– Ничего… Ермолай почему то глянул на Жулькина, и Жулькин в ответ на его взгляд усмехнулся. – Ничего, будет…
Он вытащил с полатей – «антресоли» стали теперь почему то говорить всюду – свой чемодан, поставил его среди комнаты, раскрыл и начал укладываться. Брюки, майки, трусы, рубашки – а что и укладывать ему было, дожил до тридцати с лишком, ничего не нажил. Голь голью.

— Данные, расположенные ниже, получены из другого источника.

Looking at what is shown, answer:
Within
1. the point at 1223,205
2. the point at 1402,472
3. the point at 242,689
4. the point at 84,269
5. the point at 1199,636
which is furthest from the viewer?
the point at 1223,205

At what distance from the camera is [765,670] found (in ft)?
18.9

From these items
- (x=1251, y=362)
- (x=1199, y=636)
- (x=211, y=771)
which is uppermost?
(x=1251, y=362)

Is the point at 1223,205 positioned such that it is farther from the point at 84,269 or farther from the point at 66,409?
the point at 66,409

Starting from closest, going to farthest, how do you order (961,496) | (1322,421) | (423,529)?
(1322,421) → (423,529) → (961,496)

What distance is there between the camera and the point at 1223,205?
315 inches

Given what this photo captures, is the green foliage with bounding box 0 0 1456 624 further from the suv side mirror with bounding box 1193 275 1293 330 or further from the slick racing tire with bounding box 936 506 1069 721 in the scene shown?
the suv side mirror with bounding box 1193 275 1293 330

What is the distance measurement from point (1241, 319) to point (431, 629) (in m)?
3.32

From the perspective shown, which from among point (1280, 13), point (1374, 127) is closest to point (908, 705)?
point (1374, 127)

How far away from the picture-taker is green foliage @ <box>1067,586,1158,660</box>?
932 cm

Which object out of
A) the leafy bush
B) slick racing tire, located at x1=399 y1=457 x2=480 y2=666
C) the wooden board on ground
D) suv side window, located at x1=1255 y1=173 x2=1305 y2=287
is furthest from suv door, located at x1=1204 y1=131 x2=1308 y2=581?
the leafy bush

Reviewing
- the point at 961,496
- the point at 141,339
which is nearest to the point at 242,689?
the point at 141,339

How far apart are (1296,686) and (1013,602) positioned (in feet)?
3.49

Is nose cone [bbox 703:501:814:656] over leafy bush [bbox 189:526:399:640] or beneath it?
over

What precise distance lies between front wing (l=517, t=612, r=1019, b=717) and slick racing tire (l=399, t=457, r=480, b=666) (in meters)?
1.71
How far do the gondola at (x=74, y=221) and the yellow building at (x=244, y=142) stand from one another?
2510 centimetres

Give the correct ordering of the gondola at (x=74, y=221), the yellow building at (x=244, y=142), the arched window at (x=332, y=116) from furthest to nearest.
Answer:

Евламньев заметил, что произносит про себя «голь голью» с каким то непонятным, странным удовлетворением. И поймал себя в следующее мгновение на том, что все это – от невольного сравнения Ермолая с Еленой. Елена, не будь у нее ее двухкомнатной квартиры в старом доме с толстыми стенами и высокими потолками, не будь этой, как теперь говорят, престижной. обязательной для каждого желающего ощущать себя человеком – темнополированной «стенки», мужа, наконец, с кандидатским званием (точно, точно!), она бы чувствовала себя несчастной, обойденной жизнью, как бы оставленной голодной на пиру. У Ермолая же – ничего подобного, что есть у него, то и есть, никогда для него вещное благополучие не было важно. «Кто этот трус, кто только накостить смел, а признаться – духу не хватает?!» – «Я это». Елена бы не поднялась…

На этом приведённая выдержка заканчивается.